----- PASSAGE -----
Performance Compensation
| Item | Detail |
|---|---|
| Machinist—2024 Equity Awards | None disclosed for 2024; table shows $0 for option awards. |
| Director equity grants (others) | RSUs: 161,290 granted to Kurtz, Solimine, and Pfeffer upon Lyneer Merger; vest equally monthly over one year. |
| Default vesting (2025 Incentive Plan) | Unless otherwise set in award agreement: 4-year schedule (25% on first anniversary, remainder monthly). |
| Non-employee director cap | Annual total (cash + equity grant-date value) limited to $1,000,000, with extraordinary exceptions by Board. |
| Performance metrics | No performance-based metrics tied to director compensation disclosed; awards vest time-based. |
Other Directorships & Interlocks
| Company | Role | Status | Notes |
|---|---|---|---|
| ECD Autodesign (Nasdaq: ECDA) | Director | Current | Board membership disclosed. |
| Troika Media Group (Nasdaq: TRKA) | CEO & Chairman | Former | Company filed Chapter 11 on Dec 7, 2023 (after his tenure). |
No disclosed interlocks with ATLN competitors/suppliers/customers.
Expertise & Qualifications
- Principal investor/operator and investment banking leader; prior MD & Head of Investment Banking at Bank of New York; founder/president at Patricof & Co.
- Extensive board and advisory experience across credit management (CIFC), media merchant banking (MESA), healthcare (Maimonides), and academic institutions (Weizmann, Vassar).
- Education: B.A. Vassar; graduate work in biochemistry at Weizmann Institute of Science.
Equity Ownership
| Holder | Shares Beneficially Owned | % of Outstanding | Notes |
|---|---|---|---|
| Robert B. Machinist | 728,814 | 1.2% | Address c/o ATLN; no pledge permitted under anti-pledging policy. |
- Shares outstanding at record date: 58,375,488.
- Section 16 filings: All Forms 3/4/5 timely for 2024.
- Hedging/pledging: Prohibited for directors/officers/employees.
----- MATERIAL SHOWN -----
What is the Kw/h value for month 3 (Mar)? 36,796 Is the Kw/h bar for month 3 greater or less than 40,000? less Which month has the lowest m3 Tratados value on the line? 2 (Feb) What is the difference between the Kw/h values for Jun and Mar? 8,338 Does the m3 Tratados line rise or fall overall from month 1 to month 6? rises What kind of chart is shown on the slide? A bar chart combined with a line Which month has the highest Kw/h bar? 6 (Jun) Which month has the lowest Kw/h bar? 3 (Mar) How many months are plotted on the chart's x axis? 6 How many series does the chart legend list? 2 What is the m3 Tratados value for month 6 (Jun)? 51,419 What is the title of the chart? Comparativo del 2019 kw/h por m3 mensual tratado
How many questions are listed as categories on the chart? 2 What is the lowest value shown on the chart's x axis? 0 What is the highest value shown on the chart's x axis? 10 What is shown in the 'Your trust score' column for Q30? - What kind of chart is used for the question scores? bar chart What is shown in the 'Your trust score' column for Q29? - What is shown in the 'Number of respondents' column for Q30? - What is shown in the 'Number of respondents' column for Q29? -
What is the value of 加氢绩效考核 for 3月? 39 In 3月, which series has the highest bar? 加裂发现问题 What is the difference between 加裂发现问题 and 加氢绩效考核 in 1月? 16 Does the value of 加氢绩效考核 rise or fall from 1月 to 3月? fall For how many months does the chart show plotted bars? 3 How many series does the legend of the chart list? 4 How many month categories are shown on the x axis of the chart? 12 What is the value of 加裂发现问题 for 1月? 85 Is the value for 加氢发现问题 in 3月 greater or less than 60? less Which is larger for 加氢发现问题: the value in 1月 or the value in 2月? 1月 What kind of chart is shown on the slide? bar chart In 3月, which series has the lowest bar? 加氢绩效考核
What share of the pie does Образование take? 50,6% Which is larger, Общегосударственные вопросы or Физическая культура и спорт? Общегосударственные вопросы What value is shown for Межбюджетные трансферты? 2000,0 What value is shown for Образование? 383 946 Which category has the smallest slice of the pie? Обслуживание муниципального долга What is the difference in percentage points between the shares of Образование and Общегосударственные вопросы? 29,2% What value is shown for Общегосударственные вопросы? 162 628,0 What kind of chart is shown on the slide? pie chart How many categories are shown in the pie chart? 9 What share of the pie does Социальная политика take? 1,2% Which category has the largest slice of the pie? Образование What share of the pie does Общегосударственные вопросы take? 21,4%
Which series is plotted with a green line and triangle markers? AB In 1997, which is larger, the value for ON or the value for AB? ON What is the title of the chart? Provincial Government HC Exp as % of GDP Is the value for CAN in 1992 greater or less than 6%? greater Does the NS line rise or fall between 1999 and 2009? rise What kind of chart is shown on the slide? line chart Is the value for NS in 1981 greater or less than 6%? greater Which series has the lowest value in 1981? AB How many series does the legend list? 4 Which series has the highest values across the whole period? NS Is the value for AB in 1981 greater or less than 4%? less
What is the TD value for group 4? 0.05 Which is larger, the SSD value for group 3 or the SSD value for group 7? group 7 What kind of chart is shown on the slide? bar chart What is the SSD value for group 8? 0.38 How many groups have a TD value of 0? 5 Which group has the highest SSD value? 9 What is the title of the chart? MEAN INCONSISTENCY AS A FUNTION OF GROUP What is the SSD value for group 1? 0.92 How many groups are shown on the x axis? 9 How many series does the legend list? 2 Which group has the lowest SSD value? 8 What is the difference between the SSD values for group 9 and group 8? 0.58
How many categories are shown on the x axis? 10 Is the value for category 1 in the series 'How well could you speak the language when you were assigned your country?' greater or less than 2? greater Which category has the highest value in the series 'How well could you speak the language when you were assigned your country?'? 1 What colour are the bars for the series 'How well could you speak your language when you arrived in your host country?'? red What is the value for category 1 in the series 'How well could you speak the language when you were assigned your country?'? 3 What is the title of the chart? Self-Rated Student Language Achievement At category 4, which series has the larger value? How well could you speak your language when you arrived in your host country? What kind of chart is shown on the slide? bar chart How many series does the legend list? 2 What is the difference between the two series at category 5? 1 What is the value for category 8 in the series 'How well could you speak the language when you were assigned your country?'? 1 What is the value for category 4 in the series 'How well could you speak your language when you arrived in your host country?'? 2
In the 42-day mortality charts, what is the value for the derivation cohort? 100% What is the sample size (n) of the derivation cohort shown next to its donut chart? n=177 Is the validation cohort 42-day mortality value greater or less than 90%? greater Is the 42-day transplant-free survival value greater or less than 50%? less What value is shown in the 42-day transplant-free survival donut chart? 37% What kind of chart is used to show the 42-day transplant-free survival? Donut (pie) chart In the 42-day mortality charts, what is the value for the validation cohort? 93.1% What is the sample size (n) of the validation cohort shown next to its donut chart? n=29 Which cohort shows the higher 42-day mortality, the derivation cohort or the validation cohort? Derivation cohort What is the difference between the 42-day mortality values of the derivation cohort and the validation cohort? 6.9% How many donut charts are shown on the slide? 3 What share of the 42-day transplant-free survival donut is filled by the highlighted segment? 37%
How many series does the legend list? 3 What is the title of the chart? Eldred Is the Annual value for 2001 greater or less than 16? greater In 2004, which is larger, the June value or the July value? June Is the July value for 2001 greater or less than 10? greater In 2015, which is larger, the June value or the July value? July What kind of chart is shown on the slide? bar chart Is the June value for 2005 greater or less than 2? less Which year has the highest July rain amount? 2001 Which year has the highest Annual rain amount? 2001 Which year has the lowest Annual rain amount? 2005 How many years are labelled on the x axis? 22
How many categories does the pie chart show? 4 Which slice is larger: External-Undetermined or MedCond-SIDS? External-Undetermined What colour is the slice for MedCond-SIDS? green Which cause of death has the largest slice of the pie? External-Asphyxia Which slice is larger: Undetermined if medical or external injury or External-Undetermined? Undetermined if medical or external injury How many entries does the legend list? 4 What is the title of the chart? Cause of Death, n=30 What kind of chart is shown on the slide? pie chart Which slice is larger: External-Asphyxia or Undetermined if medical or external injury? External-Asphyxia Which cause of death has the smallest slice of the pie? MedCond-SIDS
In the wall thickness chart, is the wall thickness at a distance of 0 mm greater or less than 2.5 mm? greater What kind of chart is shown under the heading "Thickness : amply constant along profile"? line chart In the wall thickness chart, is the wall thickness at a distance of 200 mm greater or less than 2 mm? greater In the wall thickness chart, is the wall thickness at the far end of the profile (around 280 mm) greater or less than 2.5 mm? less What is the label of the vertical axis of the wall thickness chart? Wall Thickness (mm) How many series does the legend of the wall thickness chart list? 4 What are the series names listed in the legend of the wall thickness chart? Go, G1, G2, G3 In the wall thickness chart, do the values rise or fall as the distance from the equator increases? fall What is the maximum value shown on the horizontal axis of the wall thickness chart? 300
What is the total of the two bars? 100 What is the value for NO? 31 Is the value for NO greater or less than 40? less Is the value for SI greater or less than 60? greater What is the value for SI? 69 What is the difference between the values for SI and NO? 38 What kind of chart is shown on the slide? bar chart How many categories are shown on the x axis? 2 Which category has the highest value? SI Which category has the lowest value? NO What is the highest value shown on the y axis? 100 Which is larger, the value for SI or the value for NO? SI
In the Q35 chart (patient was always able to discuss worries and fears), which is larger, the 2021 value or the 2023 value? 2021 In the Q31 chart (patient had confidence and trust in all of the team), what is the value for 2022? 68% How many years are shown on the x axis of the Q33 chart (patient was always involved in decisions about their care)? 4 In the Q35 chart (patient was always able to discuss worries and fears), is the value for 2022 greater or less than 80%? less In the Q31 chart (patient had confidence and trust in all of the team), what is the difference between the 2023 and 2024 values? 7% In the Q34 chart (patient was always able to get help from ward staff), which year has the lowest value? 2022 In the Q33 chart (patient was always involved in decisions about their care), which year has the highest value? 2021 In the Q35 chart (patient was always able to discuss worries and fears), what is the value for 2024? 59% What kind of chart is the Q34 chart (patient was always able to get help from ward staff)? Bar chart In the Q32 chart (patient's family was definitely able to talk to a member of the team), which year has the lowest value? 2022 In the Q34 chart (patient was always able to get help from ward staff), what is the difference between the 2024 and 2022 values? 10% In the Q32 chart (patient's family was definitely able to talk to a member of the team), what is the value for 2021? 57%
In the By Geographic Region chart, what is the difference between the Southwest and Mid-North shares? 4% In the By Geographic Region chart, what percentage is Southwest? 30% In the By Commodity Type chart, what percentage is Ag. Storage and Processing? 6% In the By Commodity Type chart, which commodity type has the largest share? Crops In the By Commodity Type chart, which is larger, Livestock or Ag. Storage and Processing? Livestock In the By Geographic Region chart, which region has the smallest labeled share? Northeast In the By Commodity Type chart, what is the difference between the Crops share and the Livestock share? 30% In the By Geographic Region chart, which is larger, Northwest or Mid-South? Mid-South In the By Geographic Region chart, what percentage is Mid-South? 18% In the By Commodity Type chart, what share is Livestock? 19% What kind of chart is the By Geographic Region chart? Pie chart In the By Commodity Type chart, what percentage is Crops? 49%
-----
:: ASSIGNMENT 1 ::
Output the passage from the director profile starting with "Expertise & Qualifications" and going on through "institutions (Weizmann, Vassar).", copied word for word.
:: ASSIGNMENT 2 ::
Answer these questions from the director profile:
(a) How many shares were outstanding at the record date?
(b) What limit applies to annual total compensation for a non-employee director?
(c) At which company did Machinist hold the role of CEO & Chairman?
:: ASSIGNMENT 3 ::
Please write the next part of the director profile, picking up after its final line on hedging and pledging.

:: TASK RESULT 1 ::
Expertise & Qualifications
- Principal investor/operator and investment banking leader; prior MD & Head of Investment Banking at Bank of New York; founder/president at Patricof & Co.
- Extensive board and advisory experience across credit management (CIFC), media merchant banking (MESA), healthcare (Maimonides), and academic institutions (Weizmann, Vassar).

:: TASK RESULT 2 ::
(a) 58,375,488
(b) $1,000,000, covering cash plus the grant-date value of equity, with extraordinary exceptions by the Board
(c) Troika Media Group (Nasdaq: TRKA)

:: TASK RESULT 3 ::
- 10b5-1 plans: None for officers/directors.
Governance Assessment
- Strengths: Significant capital markets and governance experience; meaningful personal equity stake (1.2%); strong attendance culture; robust anti-hedging/anti-pledging and clawback policies adopted in 2025.
- Concerns/RED FLAGS:
- Independence: Not listed among independent directors; not on key committees—limits independent oversight influence.
- Prior bankruptcy association: Former CEO/Chair of Troika (TRKA) which later entered Chapter 11—raises risk perception.
- Quorum reduction to one-third voting power may enable passing items with lower shareholder participation—investor confidence risk.
- Board leadership concentrated with CEO as Interim Chairman and no Lead Independent Director—potential entrenchment/oversight risk.
- Alignment: No 2024 director pay recorded for Machinist; overall director program mixes cash retainer and time-vested equity; ownership aligns incentives.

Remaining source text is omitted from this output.